Every morning Ellie gives me a puppy wash I call it. I sit on the couch with my coffee and phone and she comes on the couch and stares at me. I remove my glasses because I know what's next. She wraps her front legs around my neck like arms , puts her weight on me, and goes to town licking my head like I'm some kind of lollipop. I indulge her for a bit playing along and then I stay OK OK, where of course she leans in with all of her weight and I have to lift her off. It's pretty funny. Sounds pretty normal to me tho she doesn't look to lean on me while i'm standing, maybe too many times with stepped on toes keeps her away!


----------



## Pumpkin (Sep 6, 2021)

Dan_A said:


> Every morning Ellie gives me a puppy wash I call it. I sit on the couch with my coffee and phone and she comes on the couch and stares at me. I remove my glasses because I know what's next.

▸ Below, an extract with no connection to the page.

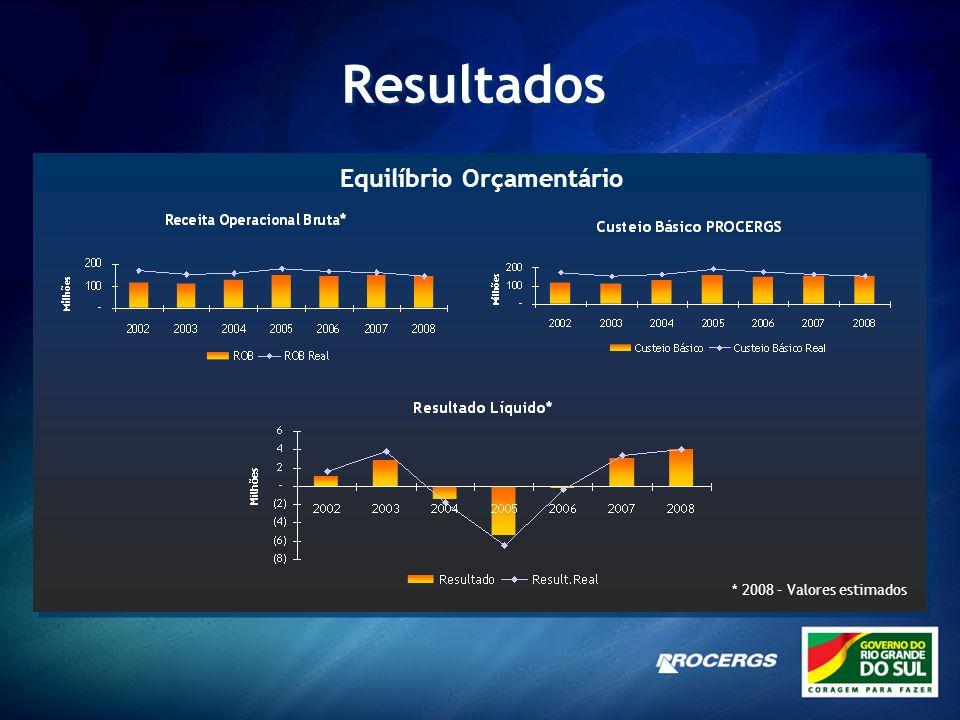 Demonstração da evolução dos custos/despesas (em milhões) 25 30 35 40 45 50 200620072008 2006/2007 -20,10% 2006/2007 -20,10% 2006/2008 -34,28% 2006/2008 -34,28% * Valores realizados de Jan a Set de cada ano.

She wraps her front legs around my neck like arms , puts her weight on me, and goes to town licking my head like I'm some kind of lollipop. I indulge her for a bit playing along and then I stay OK OK, where of course she leans in with all of her weight and I have to lift her off. It's pretty funny. Sounds pretty normal to me tho she doesn't look to lean on me while i'm standing, maybe too many times with stepped on toes keeps her away!


How adorable! What a way to start the day!


----------



## Pumpkin (Sep 6, 2021)

sandiegov said:


> Yes, we have a leaner and if we are standing, he will stand on our foot. 🤣


Exactly!


----------